Experimental asyncio support #2015

suquark · 2018-05-08T14:46:21Z

What do these changes do?

This is a prototype implementation for #493 which provides awaitable interface for ray.wait & ray's ObjectID

As a prototype, these codes are meant to be modified later.

How do these changes work?

AsyncPlasmaClient is implemeted to override original pyarrow.plasma.PlasmaClient. pyarrow.plasma.PlasmaClient is created by pyarrow.plasma.connect and is attached to ray.worker.global_worker to handle basic ray functions. It also create an interface for wrapping ray's ObjectID.
AsyncPlasmaSocket is created for async socket messaging with PlasmaStore & PlasmaManager. It is the core of async. pyarrow.plasma.PlasmaClient does not make use of event loops and only create a single socket connection, it is why original ray does not support much of async functions. AsyncPlasmaSocket uses asyncio event loop and is capable of creating multiple socket connections with PlasmaManager.
plasma.fbs under format directory needs to be compiled with flatbuffer ahead of time.

Related issue number

#493

cc @mitar

suquark · 2018-05-08T14:48:12Z

Here's a piece of testing code. I shows how this PR works. I will integrate it into the code later.

import asyncio
import ray

from ray.plasma.plasma_client import AsyncPlasmaClient

def cvt(s):
    return [ray.pyarrow.plasma.ObjectID(t.id()) for t in s]


address_dict = ray.init()

async def test_wait(client: AsyncPlasmaClient):
    a = ray.put(2342342)

    @ray.remote
    def delay():
        import time
        time.sleep(10)
        return 'ready'

    b = delay.remote()
    print(ray.wait([a, b]))
    print(await client.wait(cvt([a, b])))
    await asyncio.sleep(5)
    print(await client.wait(cvt([a, b])))        
    print(ray.wait([a, b]))
    await asyncio.sleep(10)
    print(await client.wait(cvt([a, b])))        
    print(ray.wait([a, b]))
    print(await client.wait(cvt([b])))
    print(ray.wait([b]))

async def test_await_get(client):
    @ray.remote
    def delay():
        import time
        time.sleep(10)
        return 'ready'

    k = delay.remote()
    k = client.wrap_objectid_with_future(k)
    result = await k
    print(result)
    
async def test_client(client: AsyncPlasmaClient):
    await client.connect()
    print("store_capacity = %d" % client.store_capacity)
    await test_wait(client)
    await test_await_get(client)

object_store_address = address_dict['object_store_addresses'][0]

client = AsyncPlasmaClient(store_socket_name=object_store_address.name, manager_socket_name=object_store_address.manager_name)

loop = asyncio.get_event_loop()

try:
    loop.run_until_complete(test_client(client))
except KeyboardInterrupt:
    client.disconnect()

AmplabJenkins · 2018-05-08T15:51:29Z

Test PASSed.
Refer to this link for build results (access rights to CI server needed):
https://amplab.cs.berkeley.edu/jenkins//job/Ray-PRB/5271/
Test PASSed.

suquark · 2018-05-09T12:37:20Z

There are still some problems remaining to be solved.

pyarrow.plasma.PlasmaClient is part of Arrow.

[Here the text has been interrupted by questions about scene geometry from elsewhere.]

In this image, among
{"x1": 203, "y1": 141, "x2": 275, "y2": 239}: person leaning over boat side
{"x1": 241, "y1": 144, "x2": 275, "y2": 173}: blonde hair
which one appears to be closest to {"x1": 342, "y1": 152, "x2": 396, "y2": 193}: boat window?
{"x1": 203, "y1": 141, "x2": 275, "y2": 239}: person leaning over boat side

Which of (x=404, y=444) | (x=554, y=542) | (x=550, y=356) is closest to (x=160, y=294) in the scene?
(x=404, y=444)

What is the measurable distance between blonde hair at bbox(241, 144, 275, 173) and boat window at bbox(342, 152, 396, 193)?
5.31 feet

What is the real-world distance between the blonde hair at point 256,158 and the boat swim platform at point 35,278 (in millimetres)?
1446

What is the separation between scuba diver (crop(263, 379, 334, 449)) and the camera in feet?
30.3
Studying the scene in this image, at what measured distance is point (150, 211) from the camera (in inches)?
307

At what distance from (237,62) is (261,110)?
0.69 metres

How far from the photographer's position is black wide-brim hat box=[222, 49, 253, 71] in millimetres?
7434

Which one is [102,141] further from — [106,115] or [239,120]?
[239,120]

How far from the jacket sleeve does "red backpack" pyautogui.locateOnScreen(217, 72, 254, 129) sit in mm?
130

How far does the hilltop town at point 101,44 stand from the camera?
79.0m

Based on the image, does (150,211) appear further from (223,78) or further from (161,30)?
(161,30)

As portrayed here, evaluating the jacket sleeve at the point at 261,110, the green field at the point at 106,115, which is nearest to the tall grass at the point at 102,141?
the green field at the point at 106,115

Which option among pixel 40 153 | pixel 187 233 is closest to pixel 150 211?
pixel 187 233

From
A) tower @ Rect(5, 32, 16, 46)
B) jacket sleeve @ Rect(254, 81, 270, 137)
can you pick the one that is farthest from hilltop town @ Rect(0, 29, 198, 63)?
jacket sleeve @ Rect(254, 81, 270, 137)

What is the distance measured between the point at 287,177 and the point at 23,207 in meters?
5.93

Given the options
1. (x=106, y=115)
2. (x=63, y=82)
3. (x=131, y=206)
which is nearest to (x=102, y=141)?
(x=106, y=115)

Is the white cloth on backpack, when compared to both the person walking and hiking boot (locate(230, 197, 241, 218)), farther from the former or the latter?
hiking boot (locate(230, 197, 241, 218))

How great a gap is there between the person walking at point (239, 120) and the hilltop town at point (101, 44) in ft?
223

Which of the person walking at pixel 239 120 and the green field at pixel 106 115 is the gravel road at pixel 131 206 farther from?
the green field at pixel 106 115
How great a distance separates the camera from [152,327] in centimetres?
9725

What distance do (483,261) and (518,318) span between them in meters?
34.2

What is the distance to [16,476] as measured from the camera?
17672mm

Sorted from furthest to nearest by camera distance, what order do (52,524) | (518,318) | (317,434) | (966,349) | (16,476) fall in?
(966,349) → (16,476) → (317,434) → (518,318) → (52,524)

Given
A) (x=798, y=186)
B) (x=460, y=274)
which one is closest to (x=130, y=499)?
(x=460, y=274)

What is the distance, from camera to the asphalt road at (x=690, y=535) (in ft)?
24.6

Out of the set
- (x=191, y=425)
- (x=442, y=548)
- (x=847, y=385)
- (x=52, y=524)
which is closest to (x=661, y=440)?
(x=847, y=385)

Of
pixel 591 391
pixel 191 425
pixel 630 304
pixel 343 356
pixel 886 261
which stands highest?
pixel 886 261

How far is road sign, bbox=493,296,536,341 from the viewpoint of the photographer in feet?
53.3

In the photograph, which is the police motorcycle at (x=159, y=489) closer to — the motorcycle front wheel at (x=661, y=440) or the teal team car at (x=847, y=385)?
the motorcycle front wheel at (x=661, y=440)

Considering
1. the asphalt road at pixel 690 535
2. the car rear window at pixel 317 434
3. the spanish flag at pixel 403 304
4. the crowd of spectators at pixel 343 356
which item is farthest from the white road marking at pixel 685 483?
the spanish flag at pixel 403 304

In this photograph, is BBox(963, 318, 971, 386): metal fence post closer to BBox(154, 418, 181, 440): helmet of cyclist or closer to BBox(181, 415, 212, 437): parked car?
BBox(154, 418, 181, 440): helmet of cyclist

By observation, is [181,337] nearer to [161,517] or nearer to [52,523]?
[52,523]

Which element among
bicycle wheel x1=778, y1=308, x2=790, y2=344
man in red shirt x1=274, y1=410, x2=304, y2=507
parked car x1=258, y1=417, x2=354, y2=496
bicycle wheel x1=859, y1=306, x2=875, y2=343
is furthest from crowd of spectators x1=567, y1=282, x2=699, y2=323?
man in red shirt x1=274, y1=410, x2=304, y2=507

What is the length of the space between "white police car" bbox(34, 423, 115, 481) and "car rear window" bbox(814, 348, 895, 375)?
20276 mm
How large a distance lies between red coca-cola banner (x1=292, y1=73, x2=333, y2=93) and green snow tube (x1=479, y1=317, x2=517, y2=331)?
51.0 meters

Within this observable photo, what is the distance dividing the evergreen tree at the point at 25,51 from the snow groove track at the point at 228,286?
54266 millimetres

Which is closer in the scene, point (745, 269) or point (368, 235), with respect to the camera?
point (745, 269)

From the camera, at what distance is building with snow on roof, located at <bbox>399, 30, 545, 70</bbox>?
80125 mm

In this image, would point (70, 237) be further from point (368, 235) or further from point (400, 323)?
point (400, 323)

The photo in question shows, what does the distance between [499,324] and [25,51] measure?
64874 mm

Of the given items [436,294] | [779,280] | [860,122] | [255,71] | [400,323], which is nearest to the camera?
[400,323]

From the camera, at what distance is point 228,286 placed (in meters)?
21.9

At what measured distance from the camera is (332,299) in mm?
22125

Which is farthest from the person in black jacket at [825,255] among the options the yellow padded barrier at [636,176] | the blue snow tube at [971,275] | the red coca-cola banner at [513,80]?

Currently I use AsyncPlasmaClient as wrapper so it is not very efficient (for example, it uses wait for ). A better way is to change Arrow's code.
ray's ObjectID cannot be treated as a base class. So currently I can only create a new class containing ObjectID.
Currently awaitable ray.put is implemented by making use of wait. pyarrow.plasma.PlasmaClient's get is complex and there's no easy ways to create an async version. The easiest way may still be changing the code of Arrow.

mitar · 2018-05-09T14:51:56Z

So looking at this code, it looks like a lot of code is just copied over to new classes unmodified?

This is because inheritance does not work well?

robertnishihara · 2018-05-09T17:45:18Z

python/ray/plasma/format/plasma.fbs

@@ -0,0 +1,331 @@
+// Licensed to the Apache Software Foundation (ASF) under one


This file is not needed, right? (same with python/ray/plasma/format/__init__.py)

suquark · 2018-05-10T12:33:05Z

It takes some words to clarify.

Currently, Ray has a plasma manager (src/plasma/plasma_manager.cc) for itself and shares some codes and formats with Arrow and src/plasma/format/plasma.fbs is one of them.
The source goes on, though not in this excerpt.